We found that there was a disconnect. Where other industries have been fighting for ranking and chasing best SEO practices for decades, most in the legal space just wanted a nice website. That line of thinking is changing. The words “ranking factor” are more common in marketing meetings and law conferences, but the ranking factor that too often gets ignored is page speed.
Does Page Speed Matter To Users?
Even with vastly improved connection speeds in the past couple of decades, websites have only become more complicated with video, animations, detailed images, integrations, and more. Without optimization, even a simple page can take several seconds to load when it could be loading much faster. Do those seconds really matter though?
Those seconds will matter to users, especially on mobile. If it takes too long to load, they may click away to another option. When a user clicks away after already selecting your site from the search results, it’s a wasted opportunity. You already had them. Your site was ranking high enough and the information that surfaced through the search was enticing enough to warrant a click. Now that potential lead is frustrated and just went back to their search and found one of your competitors. It doesn’t take much to lose a potential client especially when they are early in the process.
Does Page Speed Matter to Search Engines?

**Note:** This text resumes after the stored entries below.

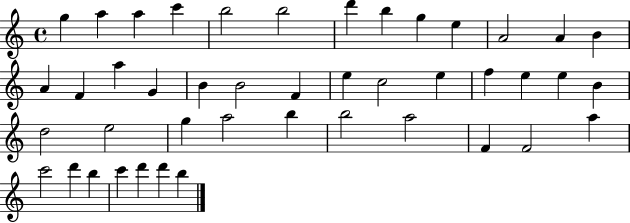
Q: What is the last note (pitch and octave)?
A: B5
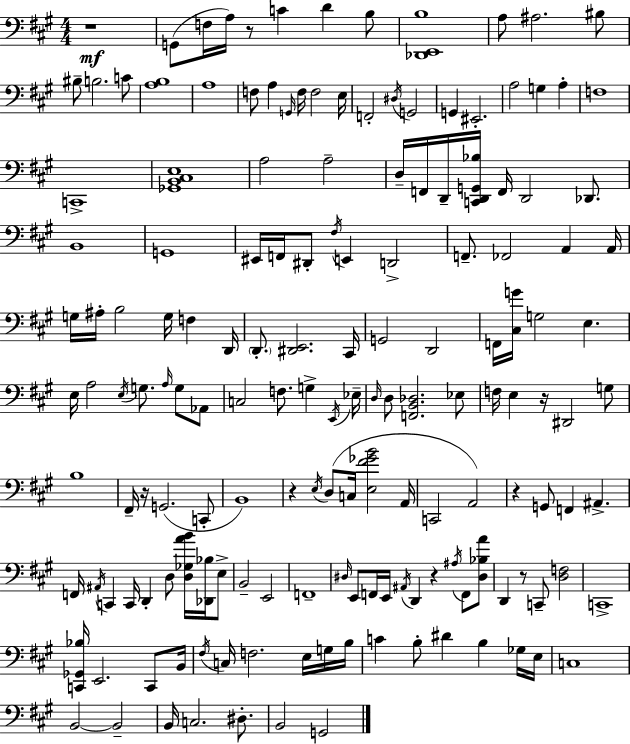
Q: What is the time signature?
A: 4/4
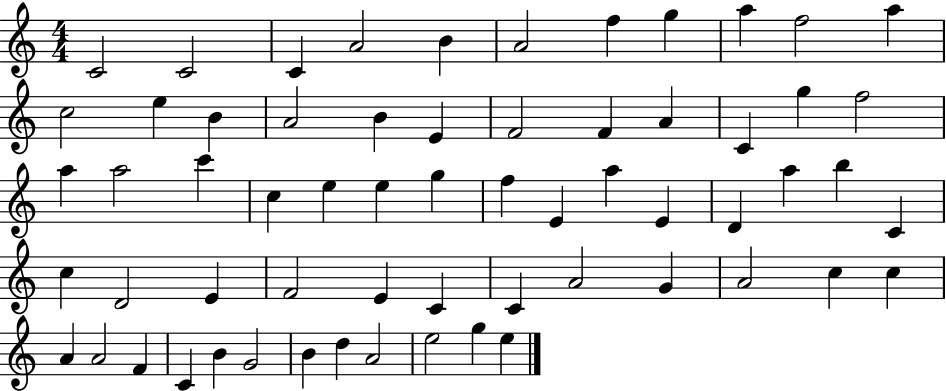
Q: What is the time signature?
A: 4/4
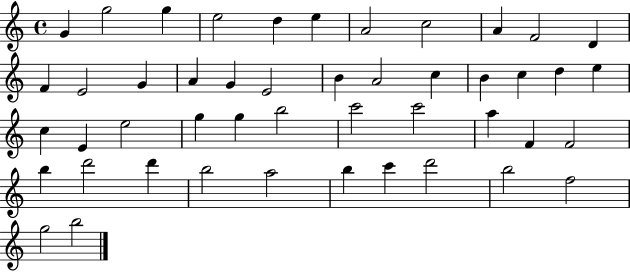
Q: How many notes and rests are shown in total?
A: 47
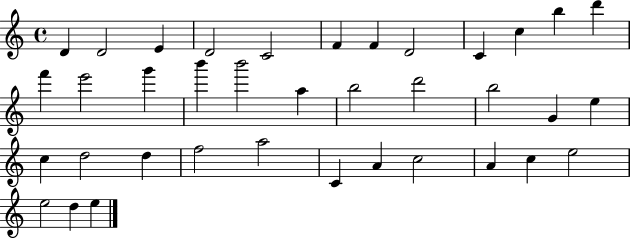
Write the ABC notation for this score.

X:1
T:Untitled
M:4/4
L:1/4
K:C
D D2 E D2 C2 F F D2 C c b d' f' e'2 g' b' b'2 a b2 d'2 b2 G e c d2 d f2 a2 C A c2 A c e2 e2 d e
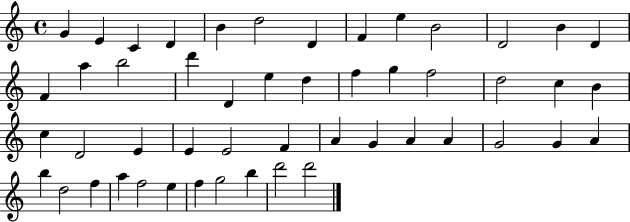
G4/q E4/q C4/q D4/q B4/q D5/h D4/q F4/q E5/q B4/h D4/h B4/q D4/q F4/q A5/q B5/h D6/q D4/q E5/q D5/q F5/q G5/q F5/h D5/h C5/q B4/q C5/q D4/h E4/q E4/q E4/h F4/q A4/q G4/q A4/q A4/q G4/h G4/q A4/q B5/q D5/h F5/q A5/q F5/h E5/q F5/q G5/h B5/q D6/h D6/h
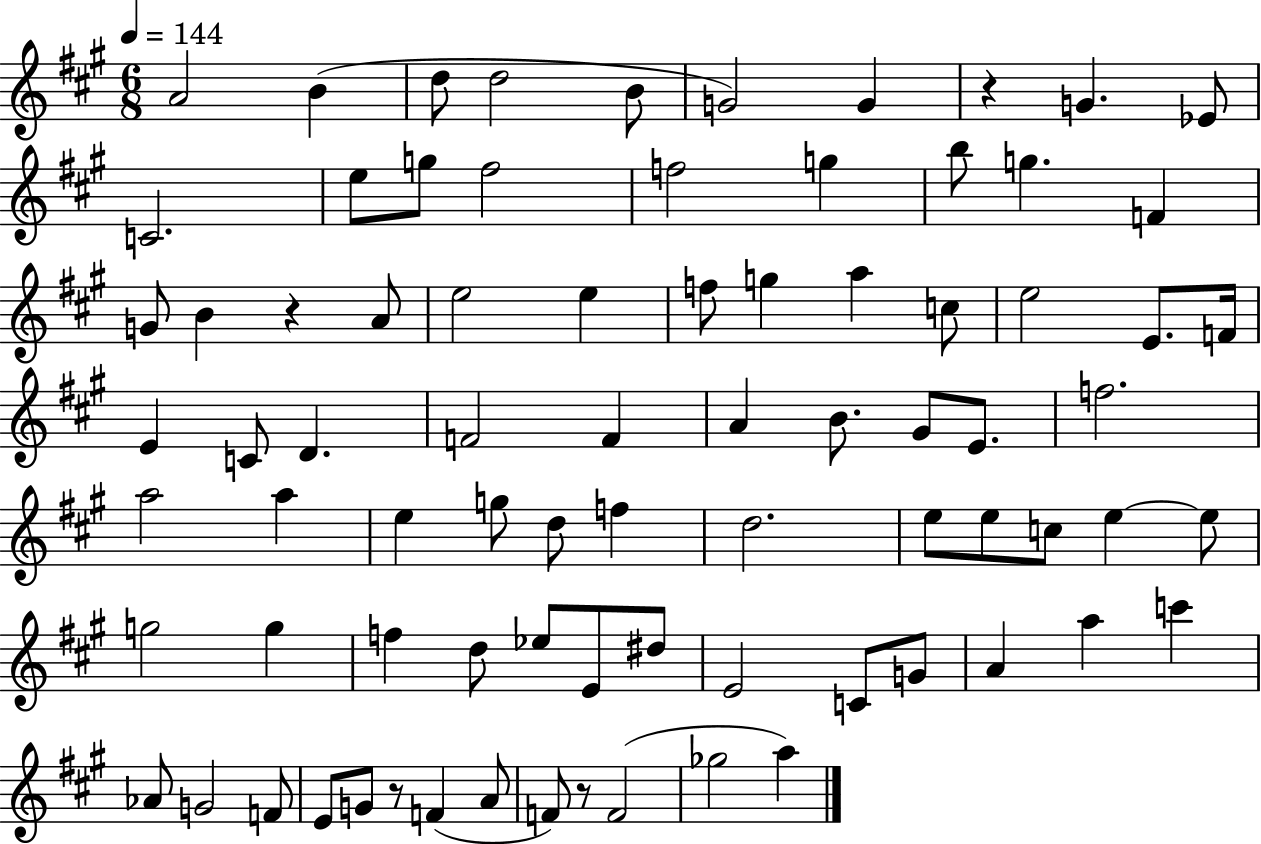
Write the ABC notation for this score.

X:1
T:Untitled
M:6/8
L:1/4
K:A
A2 B d/2 d2 B/2 G2 G z G _E/2 C2 e/2 g/2 ^f2 f2 g b/2 g F G/2 B z A/2 e2 e f/2 g a c/2 e2 E/2 F/4 E C/2 D F2 F A B/2 ^G/2 E/2 f2 a2 a e g/2 d/2 f d2 e/2 e/2 c/2 e e/2 g2 g f d/2 _e/2 E/2 ^d/2 E2 C/2 G/2 A a c' _A/2 G2 F/2 E/2 G/2 z/2 F A/2 F/2 z/2 F2 _g2 a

Google has confirmed that since 2010, page speed has been an important ranking factor, and with more and more people browsing via mobile devices, it isn’t expected to go away anytime soon. To assist site owners in determining page speed and identifying issues, Google has its own tool called PageSpeed Insights. With this tool, users can check the page speed scores of any page for both mobile and desktop.
In the old days of business, the saying was always location, location, location. That saying might actually still ring true, but the location you should be vying for isn’t necessarily on Main Street, but rather in the top spots of the search results for Google and other search engines.

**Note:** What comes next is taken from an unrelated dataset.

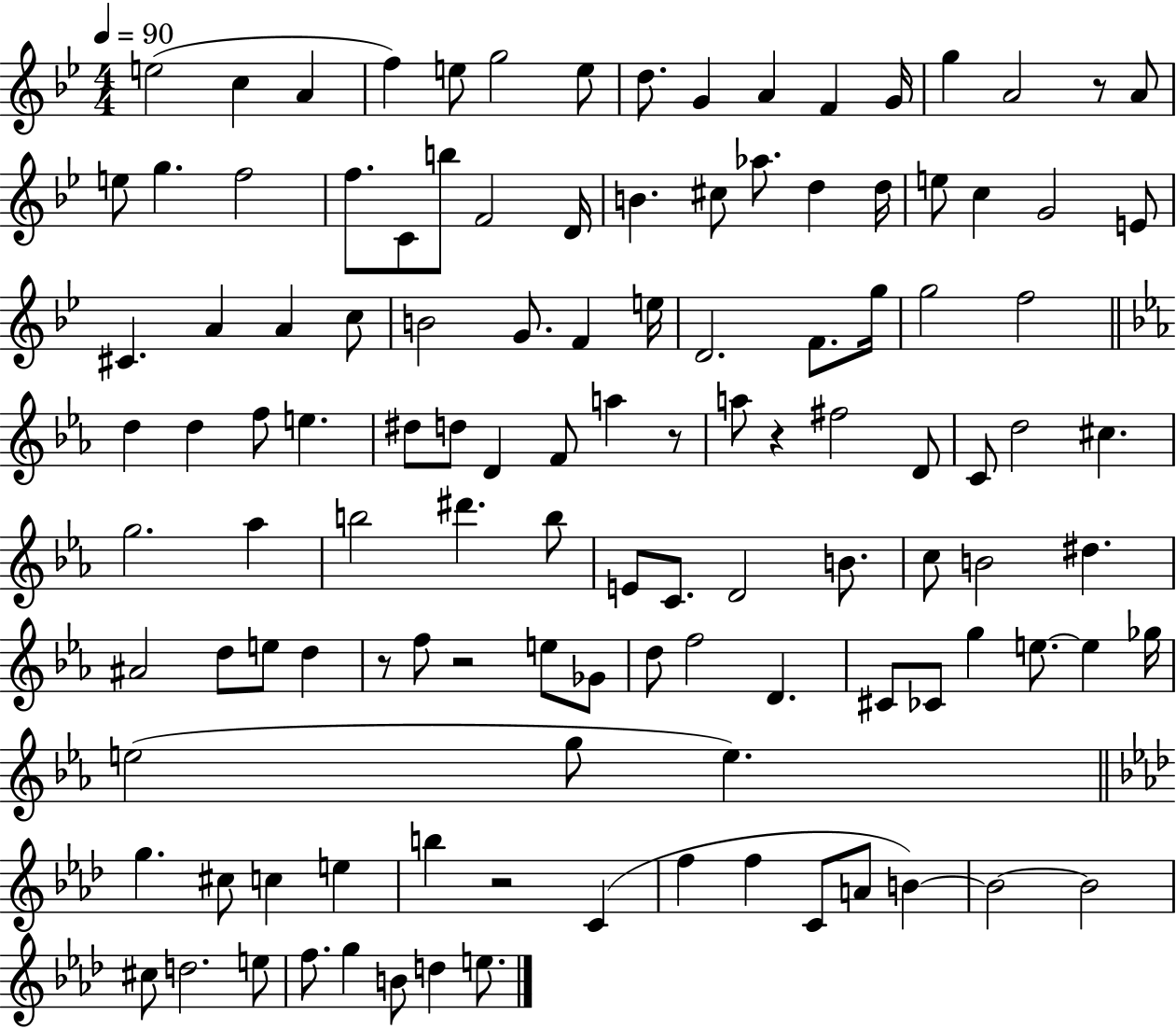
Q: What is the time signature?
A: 4/4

If you’re not on page one, you’re done. On average, the top organic result below any ads gets clicked 39.8% of the time. That percentage drops down to 18.7% by the second result and by the time you are at position 5, the percentage is already at 5%. It only gets worse from there.
Having a low page speed score can actually hurt you in two ways. Page speed is a direct ranking factor, but a low score can increase your bounce rate. Of course, bounce rate is another direct ranking factor. By having a low page speed score, you may have two direct ranking factors working against you.

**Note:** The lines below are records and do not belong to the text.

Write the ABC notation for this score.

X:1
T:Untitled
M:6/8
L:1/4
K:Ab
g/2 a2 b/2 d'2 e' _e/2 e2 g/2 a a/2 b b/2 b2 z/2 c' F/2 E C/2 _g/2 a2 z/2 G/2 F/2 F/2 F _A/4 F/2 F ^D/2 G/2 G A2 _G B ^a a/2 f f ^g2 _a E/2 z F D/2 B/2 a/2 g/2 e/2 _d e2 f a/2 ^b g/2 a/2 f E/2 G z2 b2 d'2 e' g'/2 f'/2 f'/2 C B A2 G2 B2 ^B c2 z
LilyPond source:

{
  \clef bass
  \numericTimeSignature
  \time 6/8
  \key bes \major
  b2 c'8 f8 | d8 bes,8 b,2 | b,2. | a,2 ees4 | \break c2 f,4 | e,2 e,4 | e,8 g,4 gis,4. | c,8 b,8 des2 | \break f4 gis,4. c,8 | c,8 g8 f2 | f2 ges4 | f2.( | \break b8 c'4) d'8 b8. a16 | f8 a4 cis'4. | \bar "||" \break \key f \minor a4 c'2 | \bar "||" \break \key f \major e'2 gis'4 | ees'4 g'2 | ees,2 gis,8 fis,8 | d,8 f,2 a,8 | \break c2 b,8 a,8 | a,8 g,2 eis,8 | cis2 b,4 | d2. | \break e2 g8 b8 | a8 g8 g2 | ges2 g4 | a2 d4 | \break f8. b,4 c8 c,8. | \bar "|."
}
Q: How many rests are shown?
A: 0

There are lots of search engines out there including Bing, Yahoo, DuckDuckGo, and more, but Google is the most used search engine in the U.S. by a wide margin at over 60%. It is often used as a standard. Though Bing is on the rise, for well over a decade, every search engine has followed Google’s lead to some extent or another.
How Do You Improve Page Speed?
It’s an unfortunate truth, but much of your page speed is driven by the platform that your law firm’s website is built on. Not to use an automotive analogy, but no matter how hard you try to optimize it, a Suburban isn’t going to beat a Ferrari. There are still slow Ferraris and there are probably a few tricked-out Suburbans that can get up and go, but each is still bound to the limitations and advantages of their respective platforms.
There are a lot of ranking factors in all. Your content, your use of meta descriptions and titles, your sitemap, how your site is laid out, URL structure, and the list goes on. What all of those things have in common is that all those issues can be easily fixed while page speed is often driven by your platform.
A well-built platform will ensure that your time to first contentful paint (FCP)—how long it takes before your website loads anything—and your time to largest contentful paint (LCP)—how long it takes for all or most of your page to load—are both as low as possible. With a fast page speed, you will get your information to the user quicker, increase page views, reduce bounce rate, and increase on-site conversions.
When shopping for a new law firm website provider, you need to ensure that you are going with a provider that prioritizes page speed and utilizes best SEO practices. That’s the first step in climbing to the top of any search results page.